Data under study below:
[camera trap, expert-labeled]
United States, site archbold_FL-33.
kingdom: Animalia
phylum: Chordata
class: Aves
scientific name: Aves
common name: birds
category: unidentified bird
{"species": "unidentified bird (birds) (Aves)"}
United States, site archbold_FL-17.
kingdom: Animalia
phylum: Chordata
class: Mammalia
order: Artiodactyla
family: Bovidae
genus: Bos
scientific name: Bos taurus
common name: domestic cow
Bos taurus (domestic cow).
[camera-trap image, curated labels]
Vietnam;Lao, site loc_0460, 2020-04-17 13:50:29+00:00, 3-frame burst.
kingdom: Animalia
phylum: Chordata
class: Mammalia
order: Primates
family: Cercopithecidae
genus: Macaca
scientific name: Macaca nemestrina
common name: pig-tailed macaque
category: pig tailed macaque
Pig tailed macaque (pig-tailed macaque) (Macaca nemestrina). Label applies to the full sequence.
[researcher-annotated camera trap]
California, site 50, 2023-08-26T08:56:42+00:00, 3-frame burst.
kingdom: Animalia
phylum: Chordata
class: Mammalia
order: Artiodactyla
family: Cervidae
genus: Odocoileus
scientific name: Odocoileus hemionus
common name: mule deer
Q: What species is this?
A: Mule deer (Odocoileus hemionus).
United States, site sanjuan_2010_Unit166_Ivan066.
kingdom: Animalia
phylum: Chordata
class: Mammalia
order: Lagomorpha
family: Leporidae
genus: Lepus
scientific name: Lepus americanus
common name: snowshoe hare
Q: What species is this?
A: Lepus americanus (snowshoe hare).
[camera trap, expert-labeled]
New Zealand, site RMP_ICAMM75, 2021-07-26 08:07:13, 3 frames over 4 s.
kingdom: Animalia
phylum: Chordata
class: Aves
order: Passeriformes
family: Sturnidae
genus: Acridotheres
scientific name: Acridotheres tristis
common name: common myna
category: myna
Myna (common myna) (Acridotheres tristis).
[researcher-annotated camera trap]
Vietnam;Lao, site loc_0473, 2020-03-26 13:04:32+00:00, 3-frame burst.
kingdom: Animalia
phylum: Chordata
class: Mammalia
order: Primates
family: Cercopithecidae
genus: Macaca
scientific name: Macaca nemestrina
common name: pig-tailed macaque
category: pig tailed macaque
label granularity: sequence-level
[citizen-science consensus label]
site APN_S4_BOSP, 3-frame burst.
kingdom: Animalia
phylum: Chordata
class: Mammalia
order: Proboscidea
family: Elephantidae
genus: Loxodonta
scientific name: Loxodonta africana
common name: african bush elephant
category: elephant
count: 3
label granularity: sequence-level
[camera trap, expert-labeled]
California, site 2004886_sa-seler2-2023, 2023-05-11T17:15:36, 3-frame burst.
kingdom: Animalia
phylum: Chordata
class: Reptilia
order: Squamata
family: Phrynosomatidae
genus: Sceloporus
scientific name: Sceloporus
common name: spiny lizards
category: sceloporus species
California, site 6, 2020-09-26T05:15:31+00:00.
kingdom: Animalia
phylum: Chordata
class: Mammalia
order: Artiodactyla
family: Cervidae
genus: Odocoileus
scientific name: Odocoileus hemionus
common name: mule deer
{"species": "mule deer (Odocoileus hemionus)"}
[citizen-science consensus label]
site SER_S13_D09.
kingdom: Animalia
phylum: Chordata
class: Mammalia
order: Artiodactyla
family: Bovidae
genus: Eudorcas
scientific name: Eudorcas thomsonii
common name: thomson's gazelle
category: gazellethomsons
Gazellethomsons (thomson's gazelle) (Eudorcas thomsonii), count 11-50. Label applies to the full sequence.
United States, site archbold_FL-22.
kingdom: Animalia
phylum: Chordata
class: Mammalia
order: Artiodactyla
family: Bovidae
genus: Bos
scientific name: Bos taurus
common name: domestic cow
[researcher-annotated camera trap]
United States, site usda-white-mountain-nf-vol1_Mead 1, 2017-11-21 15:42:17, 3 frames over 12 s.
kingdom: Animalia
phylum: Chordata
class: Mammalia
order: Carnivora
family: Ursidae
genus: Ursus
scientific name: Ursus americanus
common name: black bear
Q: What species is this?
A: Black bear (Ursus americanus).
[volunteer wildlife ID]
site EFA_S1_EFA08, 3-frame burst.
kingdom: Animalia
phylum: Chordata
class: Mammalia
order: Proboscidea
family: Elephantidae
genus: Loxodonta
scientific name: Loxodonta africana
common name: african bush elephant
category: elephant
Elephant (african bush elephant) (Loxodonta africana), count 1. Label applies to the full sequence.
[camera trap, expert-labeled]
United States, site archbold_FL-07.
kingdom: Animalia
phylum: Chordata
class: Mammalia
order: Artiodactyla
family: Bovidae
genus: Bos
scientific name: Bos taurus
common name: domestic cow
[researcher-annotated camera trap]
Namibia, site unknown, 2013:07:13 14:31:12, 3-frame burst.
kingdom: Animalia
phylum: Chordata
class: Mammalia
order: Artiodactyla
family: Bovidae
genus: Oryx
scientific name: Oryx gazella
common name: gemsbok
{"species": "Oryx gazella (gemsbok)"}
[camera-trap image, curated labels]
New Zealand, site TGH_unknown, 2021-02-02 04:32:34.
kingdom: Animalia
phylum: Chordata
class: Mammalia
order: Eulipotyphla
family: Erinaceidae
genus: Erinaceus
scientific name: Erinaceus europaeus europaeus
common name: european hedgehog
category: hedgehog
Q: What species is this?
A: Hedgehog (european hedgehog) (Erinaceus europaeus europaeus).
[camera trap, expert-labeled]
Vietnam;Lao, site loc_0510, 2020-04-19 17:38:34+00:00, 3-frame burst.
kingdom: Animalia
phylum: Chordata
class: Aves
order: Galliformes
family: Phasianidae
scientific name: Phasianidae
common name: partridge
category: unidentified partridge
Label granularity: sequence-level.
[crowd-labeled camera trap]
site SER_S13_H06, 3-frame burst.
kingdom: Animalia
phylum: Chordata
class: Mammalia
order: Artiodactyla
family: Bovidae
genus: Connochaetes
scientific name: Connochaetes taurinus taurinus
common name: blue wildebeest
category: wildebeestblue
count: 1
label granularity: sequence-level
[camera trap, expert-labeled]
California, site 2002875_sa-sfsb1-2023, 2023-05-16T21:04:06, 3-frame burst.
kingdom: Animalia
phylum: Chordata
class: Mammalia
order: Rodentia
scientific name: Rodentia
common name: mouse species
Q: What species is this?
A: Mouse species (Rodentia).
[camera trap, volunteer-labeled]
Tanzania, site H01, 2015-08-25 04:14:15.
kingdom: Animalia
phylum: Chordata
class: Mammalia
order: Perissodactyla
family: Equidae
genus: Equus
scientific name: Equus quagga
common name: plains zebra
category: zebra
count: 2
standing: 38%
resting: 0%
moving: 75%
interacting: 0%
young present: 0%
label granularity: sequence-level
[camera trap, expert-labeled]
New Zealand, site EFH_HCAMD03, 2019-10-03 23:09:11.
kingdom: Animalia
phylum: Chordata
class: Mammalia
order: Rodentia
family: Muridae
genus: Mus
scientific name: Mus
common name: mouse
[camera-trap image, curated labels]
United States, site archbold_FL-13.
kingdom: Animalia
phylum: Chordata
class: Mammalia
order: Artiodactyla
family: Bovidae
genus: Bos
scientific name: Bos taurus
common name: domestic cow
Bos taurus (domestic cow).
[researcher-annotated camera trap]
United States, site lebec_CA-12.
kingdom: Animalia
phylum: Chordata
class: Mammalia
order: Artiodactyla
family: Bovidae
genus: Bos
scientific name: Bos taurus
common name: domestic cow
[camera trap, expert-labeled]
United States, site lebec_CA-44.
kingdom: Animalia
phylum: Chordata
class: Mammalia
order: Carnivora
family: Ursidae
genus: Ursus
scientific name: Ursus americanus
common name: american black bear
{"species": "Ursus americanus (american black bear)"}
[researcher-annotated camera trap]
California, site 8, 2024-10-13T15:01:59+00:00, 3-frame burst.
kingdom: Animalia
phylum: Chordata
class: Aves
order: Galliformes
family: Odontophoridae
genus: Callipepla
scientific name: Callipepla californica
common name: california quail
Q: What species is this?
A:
End of Data under study.
**The task:** Only the count is wanted. Count the lines of the data above that include the string "volunteer".

**Task output:** 2